Does Chicago Cubs loss Sunday count as a shutout?
A week ago, I was on my way out of Chicago for some much-needed R&R in Wisconsin. The piece I wrote before leaving pointed out that the Chicago Cubs’ offense had been rendered punchless by the trade of Alfonso Soriano to New York, and the result had been a rather high rate of shutouts (six times in the first 21 games of the post-Soriano era). I boldly predicted the Cubs would be shut out anywhere from six to 10 more times before the season ends.
Being away for four days, and not having any access to wifi service on my phone, was a most peaceful change. Without a pennant race to think about, there’s really no need to get too invested in the Chicago Cubs anymore this season. Some have turned to following developments in minor-league pipeline, and others are thinking about where the Cubs will end up in the next draft order.
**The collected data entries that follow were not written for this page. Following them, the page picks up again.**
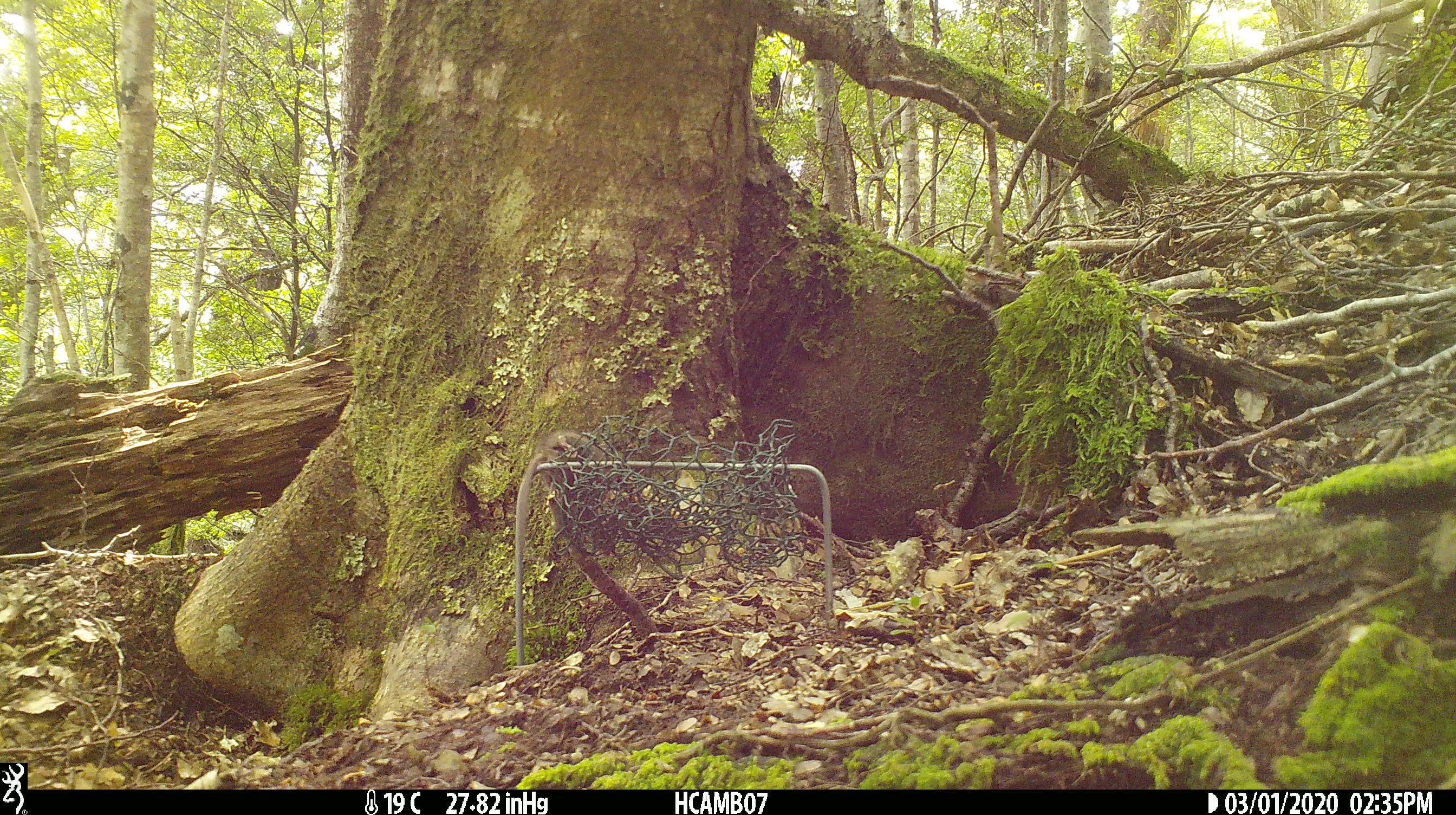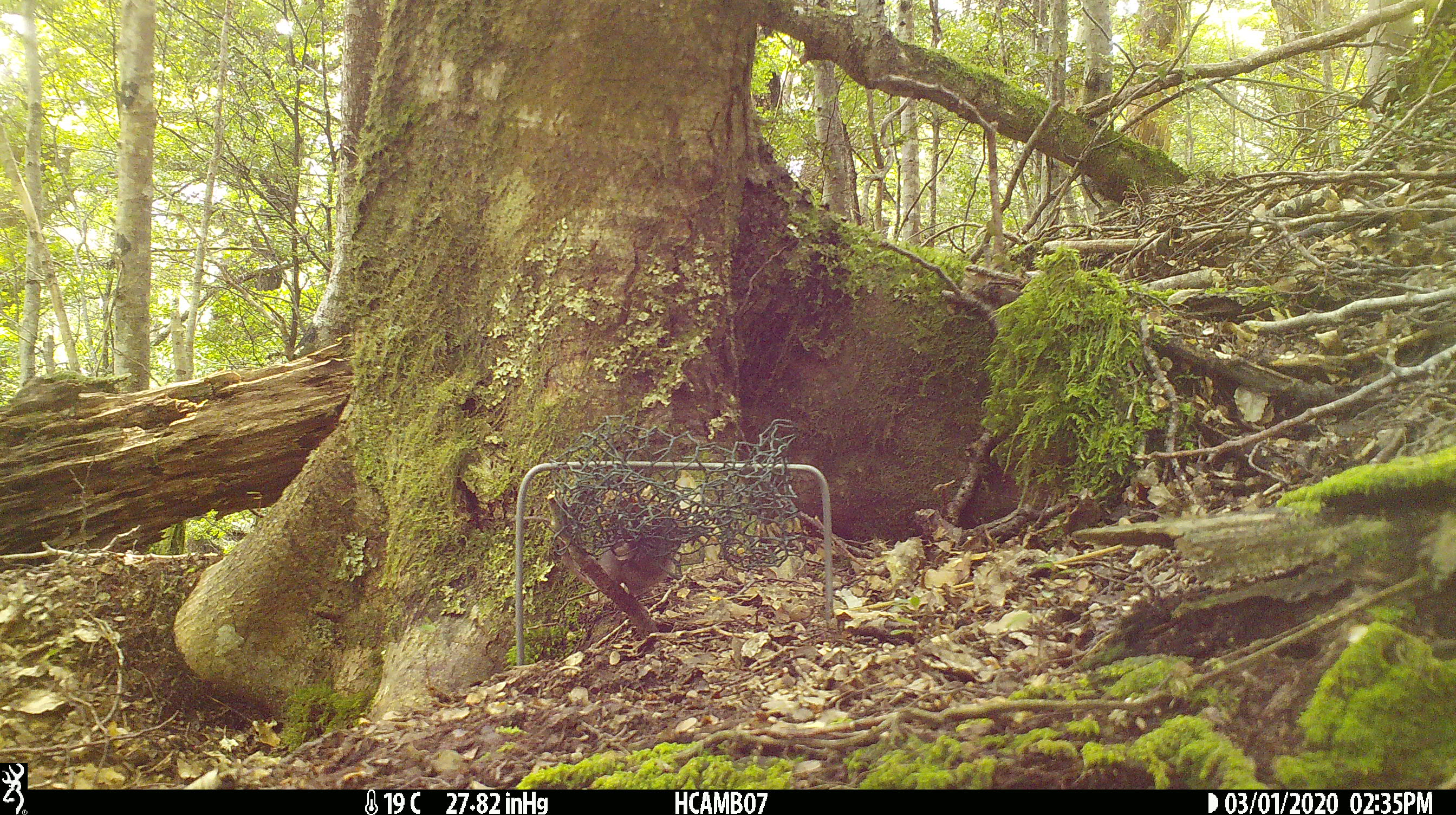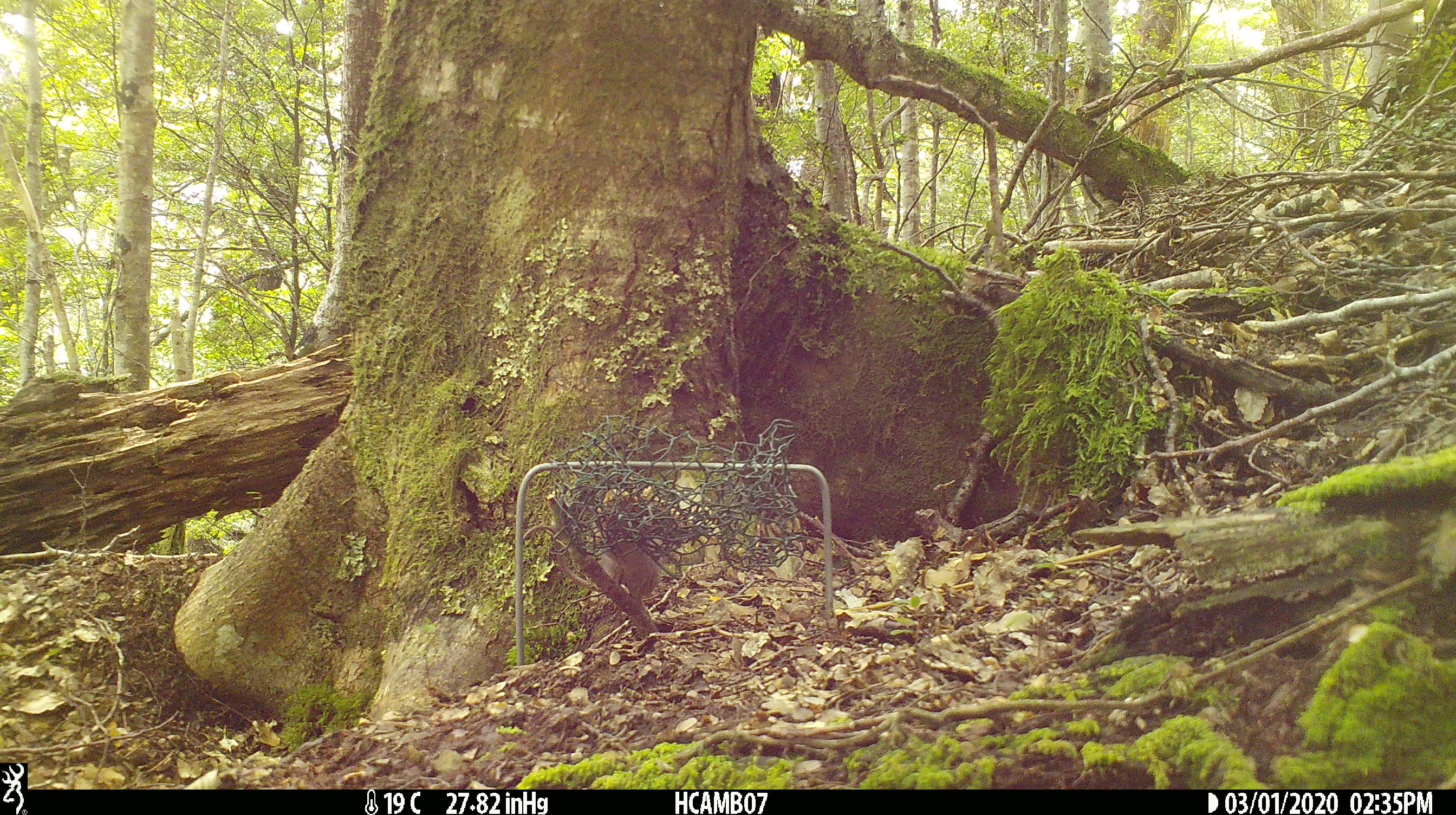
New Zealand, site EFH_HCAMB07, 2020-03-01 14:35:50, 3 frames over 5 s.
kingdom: Animalia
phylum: Chordata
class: Mammalia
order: Rodentia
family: Muridae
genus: Mus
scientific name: Mus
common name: mouse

But for me, if it doesn’t happen at the big-league level, it’s as if it doesn’t happen at all.
But the team managed to avoid being shut out for a whole week, and they even put up 11 runs against the Nationals last Monday. I was somewhat surprised, and began to think my shutouts prognostication had been too rough on the Cubs. And then Sunday’s game in San Diego came along.
The final score reflects a 3-2 Cubs loss to the Padres in 15 innings. Technically, that’s not a shutout. But what gets lost is the fact the Cubs went the first 12 innings of the game with no runs crossing the plate. It was the 11th inning before a Chicago Cubs player even reached third base. And one run would have been enough to put the game away, with the Padres having struggles of their own at the plate. But the Cubs offense came up empty until the 13th inning, and for that reason I have a decision to make: Does the game get counted as a shutout or not?
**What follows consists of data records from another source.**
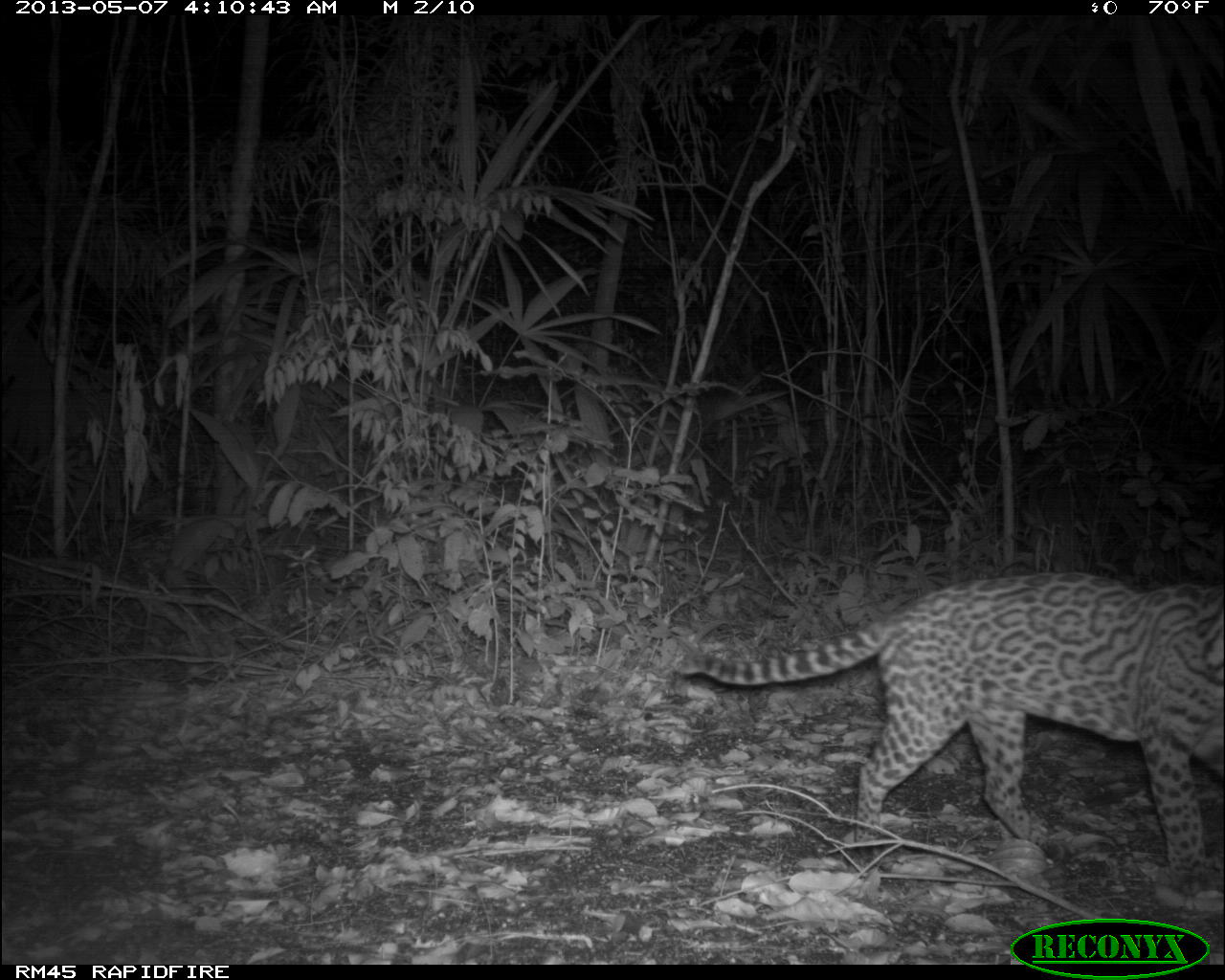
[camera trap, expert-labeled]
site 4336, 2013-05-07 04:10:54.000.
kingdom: Animalia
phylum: Chordata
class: Mammalia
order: Carnivora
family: Felidae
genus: Leopardus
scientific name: Leopardus pardalis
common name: ocelot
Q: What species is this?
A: Leopardus pardalis (ocelot).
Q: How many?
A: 1.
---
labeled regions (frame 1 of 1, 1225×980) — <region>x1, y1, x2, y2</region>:
leopardus pardalis: <region>670, 568, 1225, 875</region>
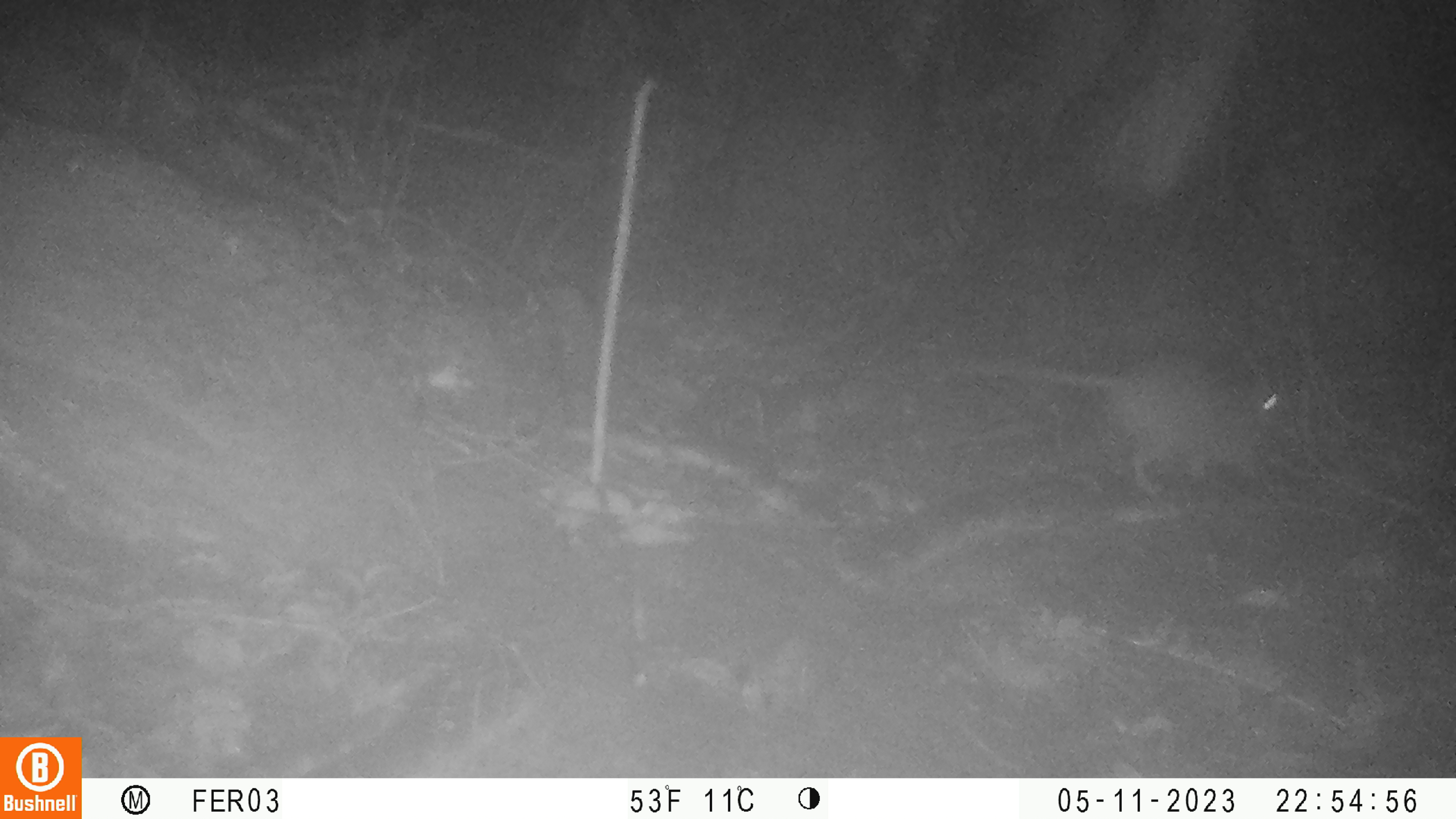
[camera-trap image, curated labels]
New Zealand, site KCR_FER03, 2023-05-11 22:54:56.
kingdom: Animalia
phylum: Chordata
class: Mammalia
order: Rodentia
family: Muridae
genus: Rattus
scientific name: Rattus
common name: rat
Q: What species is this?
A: Rat (Rattus).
My vote is that it does. The Cubs didn’t just go 27 outs without scoring a run, they went 36 outs. That’s more than enough offensive futility to earn a shutout, in my mind. Of course, if the Cubs had won the game — and they nearly did until another bullpen collapse did them in — then it’s not a shutout. But they lost, so something should be done to remember just how bad the offense was.
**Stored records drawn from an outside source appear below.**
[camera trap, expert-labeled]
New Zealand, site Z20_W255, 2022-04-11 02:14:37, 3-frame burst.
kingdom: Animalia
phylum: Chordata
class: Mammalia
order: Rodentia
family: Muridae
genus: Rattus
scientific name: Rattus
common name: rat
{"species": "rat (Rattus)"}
Mercifully, there are now just 32 games left in the season. With one shutout in the bank, the Chicago Cubs will need to average a shutout a week to hit the lower end of the range that I predicted. Getting to 10 shutouts might seem like a stretch, but then again, so did blowing a six-run first inning lead in San Diego on Friday night. So, we’ll have to see what happens over these last five weeks. What else is there to look forward to this season?